—Deberían reprenderlo por aventar las cartas —dijo enojado—. No deberían permitirle jugar.

—Tiene un tatuaje —dije.

Todos los jugadores me voltearon a ver.

—Tiene un tatuaje —repetí—. Aquí —señalé mi brazo—. Un tatuaje de campo de concentración.

—Oh.

—Oh.

Nadie dijo nada más. En el silencio, pude ver a todos en la mesa haciendo un cambio interior hacia la comprensión, la pena y la amabilidad. Tenía un tatuaje. Todos sabíamos lo que eso significaba, y estábamos conscientes de que nadie de nosotros sabía realmente lo que eso significaba.

Cuando regresó a la mesa, el señor chino junto a él lo ayudó con su silla. El jugador iraní sonrió y asintió con la cabeza. El anciano mostró sus cartas al final de la siguiente mano que jugó, y varios dijeron "Buena mano". Vi las cartas ganadoras de David mientras las ponía bocabajo y me sonrió con complicidad. "Buen trabajo, David", susurré mientras veíamos a nuestro nuevo amigo recoger el dinero. Un pequeño momento, un pequeño regalo, una pequeña victoria. Pero ese día yo gané algo mayor que unas cuantas fichas.

Mientras tiraba mis propias cartas en el montón, desapareció mi enfoque en el juego; miré alrededor de las mesas a los jugadores y vi indios, árabes, iraníes, israelíes, coreanos, chinos y japoneses. También vi afroamericanos, jamaicanos, latinos, suecos, franceses, vietnamitas y tailandeses. Hombres, mujeres, viejos, jóvenes, sobrios, ebrios, ricos, pobres, criminales, virtuosos. Todos estaban jugando.

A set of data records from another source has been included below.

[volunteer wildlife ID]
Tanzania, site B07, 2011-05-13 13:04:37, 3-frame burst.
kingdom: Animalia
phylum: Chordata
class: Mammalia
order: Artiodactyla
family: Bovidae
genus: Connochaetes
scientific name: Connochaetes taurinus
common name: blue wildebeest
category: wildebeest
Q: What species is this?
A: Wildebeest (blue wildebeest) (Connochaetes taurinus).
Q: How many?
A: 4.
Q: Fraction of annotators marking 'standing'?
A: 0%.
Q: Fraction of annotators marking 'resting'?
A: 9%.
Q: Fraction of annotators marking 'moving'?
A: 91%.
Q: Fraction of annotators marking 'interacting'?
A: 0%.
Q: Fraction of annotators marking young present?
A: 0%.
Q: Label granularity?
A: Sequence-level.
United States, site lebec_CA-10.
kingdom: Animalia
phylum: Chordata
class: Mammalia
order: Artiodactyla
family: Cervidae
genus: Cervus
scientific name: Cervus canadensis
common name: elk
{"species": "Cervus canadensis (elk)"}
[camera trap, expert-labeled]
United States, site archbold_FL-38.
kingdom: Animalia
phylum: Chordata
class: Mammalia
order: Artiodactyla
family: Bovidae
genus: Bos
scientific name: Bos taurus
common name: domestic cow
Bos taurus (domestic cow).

Y en ese momento, vi sus tatuajes. Tatuajes de penas soportadas y tragedias sobrevividas; tatuajes escritos en tinta invisible de valentía, de vergüenza, de gloria. Y todos estos guerreros estaban sentados uno junto a otro, esperando la siguiente mano que les repartían en el juego de cartas de la vida.

En ese instante, simplemente amé a todo el mundo en la sala, y en todas las salas en todos lados.